Despite the doctrine of my childhood, by which women should not take pride in their “braided hair” (1 Timothy 2:9 “ likewise also that women should adorn themselves in respectable apparel, with modesty and self-control, not with braided hair and gold or pearls or costly attire,”), to name just one of the many abhorrent bible quotes dealing with modesty and submission of the female gender, my dad did get shocked, when I got my hair cut for the first time in my life. Maybe women themselves weren’t allowed to take pride in their hair, but their fathers were.
I was about nine years old and up until then, I wore my hair long and in two braids on regular days. The daily ritual of braiding a not so pleasant experience, as long as my mom did it for me. She braided really tight, to have me look “ordentlich”(neat) all day long.
On special occasions I was allowed to leave it open and it floated down my back freely. I liked the swoosh sounds it made, whenever I was allowed to wear it open, so I continuously shook my head a little on such days, to hear it.
I got it in my head to do away with the braids, I thought I had well grown out of. And secretly, I was after hearing the swooshing sound every day. So I begged and nagged my mom for quite some time to let me have my hair cut (later she told me, she was hesitant to agree, because she was worried about my dad’s reaction). Finally, she did take me to the hairdresser’s, who took the scissors to the dark fur of mine with a sigh. I thought, the new haircut looked great, just a little more than shoulder lenght. And my head felt all light, with so little weight left on it. The sensation (and swooshes) only lasted a few days, but I still recall it being great. My dad’s reaction that day was not so great. He was really shocked. His first remark to my mom was: “You brought a boy home.” He turned away to hide tears welling up. This really hit me. Up until then, I wasn’t aware, that he cared at all.

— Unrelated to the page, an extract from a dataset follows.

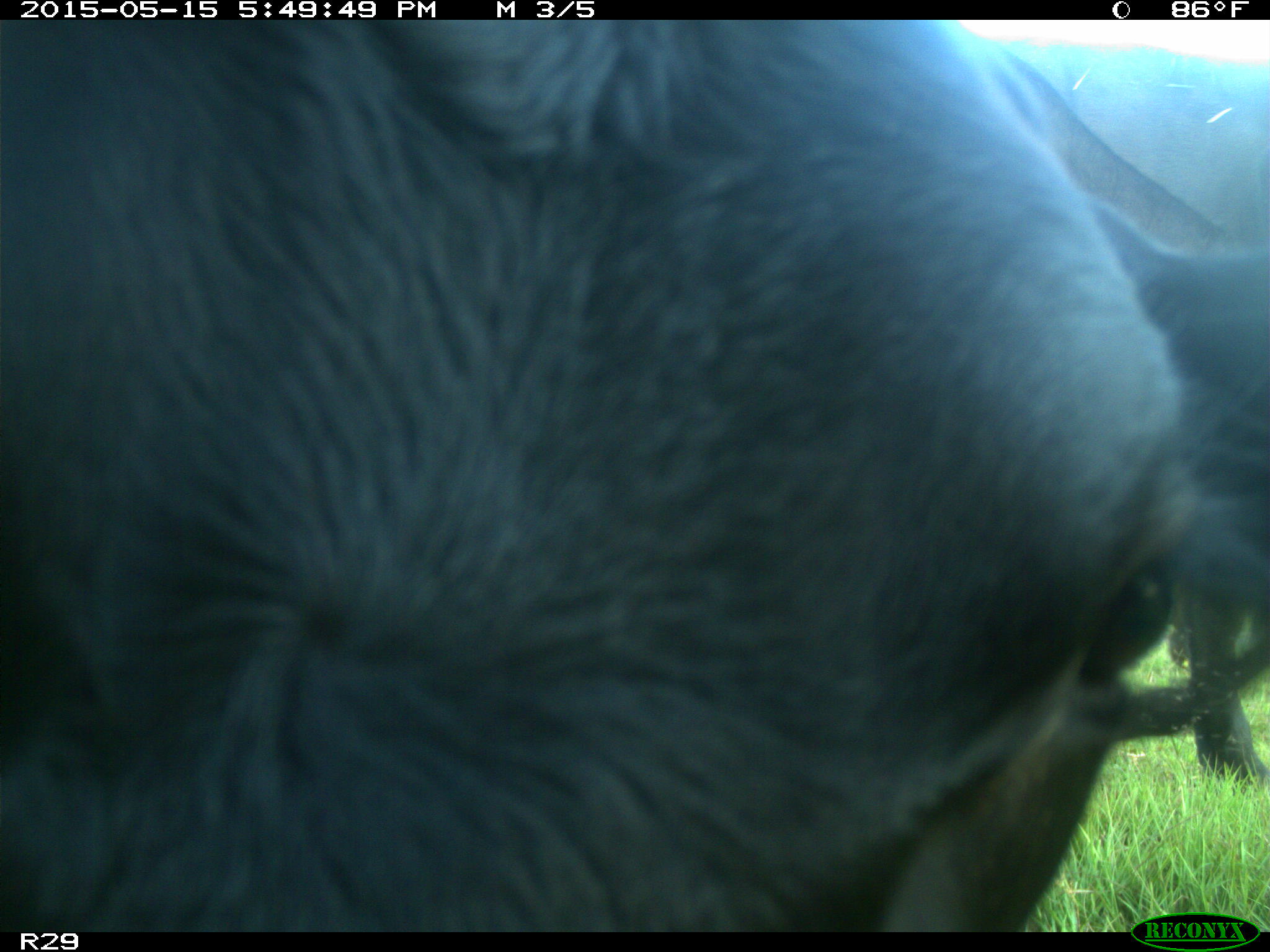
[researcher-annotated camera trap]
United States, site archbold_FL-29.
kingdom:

I felt really bad, but I couldn’t help liking the new me.
Writing this, I realise, that this little incident was maybe the first one, on which I made a choice for myself, that would hurt my father deeply. Many more would follow.
How on earth did I get here? My intention was, to write about getting a haircut, yesterday. How I made my hairdresser happy, by announcing, she could do what ever she wanted, as I was ready for a change. How she beamed at the mirror from behind, explaining what she intended to do. As a result, I am running around with a pageboy cut. I think, it looks ok, but am not overly happy. The fun, my hairdresser had, makes up for it. Having said that, I am usually not very happy, leaving any hairdresser. I just don’t enjoy going. First, I don’t like strangers fiddling about with my body (this is why I hate massages, too). Second, I don’t like having to sit still. I am impatient. Third, the results of a fresh haircut seem to look unnatural, always. It takes a while, until I and my hair grow back into feeling “normal” again.
All reasons, to keep visits to a hairdresser down to a bare minimum. Depending on how short I wear my hair, that has been on average two to three times a year for the last couple of years. There was even a span of ten or so years, where I would not go to any hairdresser at all. After I left my husband, I decided to grow my hair back to the lenght I had as a child. So I just dealt with the fringes myself and otherwise let it grow as it wanted. Once a year, my sister would cut any damaged tips across in a straight line at the back. That was it. But it wasn’t coming back to the former lenght and glory, of course, with time having taken it’s toll.
One day I realised, that nothing would make me a girl anymore. I noticed a woman in her fifties on the street, with a similar hairdo to mine, even with similar streaks of grey in it and thought, she would look much better, wearing her hair a lot shorter. So I ended my mission and had a proper haircut again. But I still fight any suggestions to colour it. I quite like the grey.